Cases of acute myeloid leukemia which were more frequently positive for HBV- DNA in bone marrow specimen indicate the susceptibility of hemopoietic to hepatitis B infection. In the current literature, the evaluation bone marrow sample of present data also indicates that HBV is associated with chronic and acute myeloid leukemia, particularly with acute myeloid leukemia.

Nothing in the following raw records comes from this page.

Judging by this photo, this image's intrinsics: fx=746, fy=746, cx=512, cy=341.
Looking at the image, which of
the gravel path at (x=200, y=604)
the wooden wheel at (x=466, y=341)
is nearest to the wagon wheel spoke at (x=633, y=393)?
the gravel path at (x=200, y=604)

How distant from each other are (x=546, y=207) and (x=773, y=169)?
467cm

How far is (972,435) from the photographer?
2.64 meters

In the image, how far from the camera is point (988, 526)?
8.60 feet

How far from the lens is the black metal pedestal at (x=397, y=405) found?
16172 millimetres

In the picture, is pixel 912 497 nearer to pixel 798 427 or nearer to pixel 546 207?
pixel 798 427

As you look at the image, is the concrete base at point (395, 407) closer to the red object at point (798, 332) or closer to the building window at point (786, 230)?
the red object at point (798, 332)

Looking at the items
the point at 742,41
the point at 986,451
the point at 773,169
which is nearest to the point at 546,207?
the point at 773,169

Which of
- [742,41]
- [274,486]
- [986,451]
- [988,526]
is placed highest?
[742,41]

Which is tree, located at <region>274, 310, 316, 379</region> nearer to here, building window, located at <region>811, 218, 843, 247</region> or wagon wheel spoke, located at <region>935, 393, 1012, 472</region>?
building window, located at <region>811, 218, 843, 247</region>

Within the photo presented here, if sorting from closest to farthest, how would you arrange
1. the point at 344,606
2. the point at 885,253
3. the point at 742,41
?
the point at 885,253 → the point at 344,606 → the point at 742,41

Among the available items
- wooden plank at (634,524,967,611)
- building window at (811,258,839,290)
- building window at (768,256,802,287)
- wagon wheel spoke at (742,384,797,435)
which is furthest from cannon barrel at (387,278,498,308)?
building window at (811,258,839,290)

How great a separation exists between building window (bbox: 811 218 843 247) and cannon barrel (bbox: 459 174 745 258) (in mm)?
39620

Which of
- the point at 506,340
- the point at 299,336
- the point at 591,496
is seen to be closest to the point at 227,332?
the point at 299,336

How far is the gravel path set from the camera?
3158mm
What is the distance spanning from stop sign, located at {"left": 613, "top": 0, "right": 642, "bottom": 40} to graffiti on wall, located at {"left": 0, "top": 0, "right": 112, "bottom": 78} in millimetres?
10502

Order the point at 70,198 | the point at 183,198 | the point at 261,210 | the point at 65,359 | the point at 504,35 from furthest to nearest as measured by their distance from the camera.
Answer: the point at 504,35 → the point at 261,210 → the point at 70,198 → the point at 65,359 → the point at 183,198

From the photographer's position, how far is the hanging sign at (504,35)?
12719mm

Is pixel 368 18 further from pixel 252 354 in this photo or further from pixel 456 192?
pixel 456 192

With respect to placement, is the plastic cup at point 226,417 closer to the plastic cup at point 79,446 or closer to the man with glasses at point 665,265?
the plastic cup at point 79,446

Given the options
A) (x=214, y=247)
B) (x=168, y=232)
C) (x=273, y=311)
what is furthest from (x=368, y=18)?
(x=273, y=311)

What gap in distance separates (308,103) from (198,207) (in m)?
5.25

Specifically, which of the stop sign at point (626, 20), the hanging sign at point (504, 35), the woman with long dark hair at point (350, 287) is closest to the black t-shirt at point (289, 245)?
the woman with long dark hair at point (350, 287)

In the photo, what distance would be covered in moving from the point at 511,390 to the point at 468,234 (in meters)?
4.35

But one study reported that, association of HBV with other subtypes of leukemia is uncertain [7]. Several cancer types reported among HBV positive carriers in the literatures. The risk of pancreatic cancer among HBV carriers was investigated previously, but the results were inconsistent because of the limited number of cases [48,49].The risk of pancreatic cancer was increased among HBV patients who were infected at a younger age, suggesting possible link among them and need further study to confirm it [27]. A few other cancers, such as endometrial, upper aerodigestive tract (larynx), and thyroid gland tumors were found to be associated with HBV infection, but they were observed in either Swedes or immigrants, which call for further investigation. It was reported that interferon alfa therapy against HBV infection can lead to thyroid dysfunction [50], which may increase the risk of thyroid gland tumors [51]. An increased risk of oral cancer was reported recently among patients with HCV supporting the possible link between chronic hepatitis viral infection and oral cancer [52-54]. Furthermore, cancers at a few other sites have been shown inconsistently to be associated with chronic HBV infection. However, geographic heterogeneity in the pathogenesis of leukemias and HBV must be at the urgent discussion [55,56]. Evidence for associations with other cancer sites/types, such as cholangiocarcinoma liver cancer and non-Hodgkin lymphoma, is considered insufficient by LARC.

Conclusion

Conclusions from reports examining associations with other cancer sites are hardly acceptable because in counties with high rates of HBV infection, there is no cancer registration or its quality is poor. On the other hand, the incidence of HBV infection in the countries which have good quality cancer registration is low. At the present time, the best strategy for decreasing the incidence ofhepatitis B-virus is prevention infectionthrough vaccination. The findings of other studies as well as peer review papers can be as another piece of evidence in support of HBV infection association with blood disorder. However, further studies with larger population of blood disorder patients are needed for drawing firm conclusion.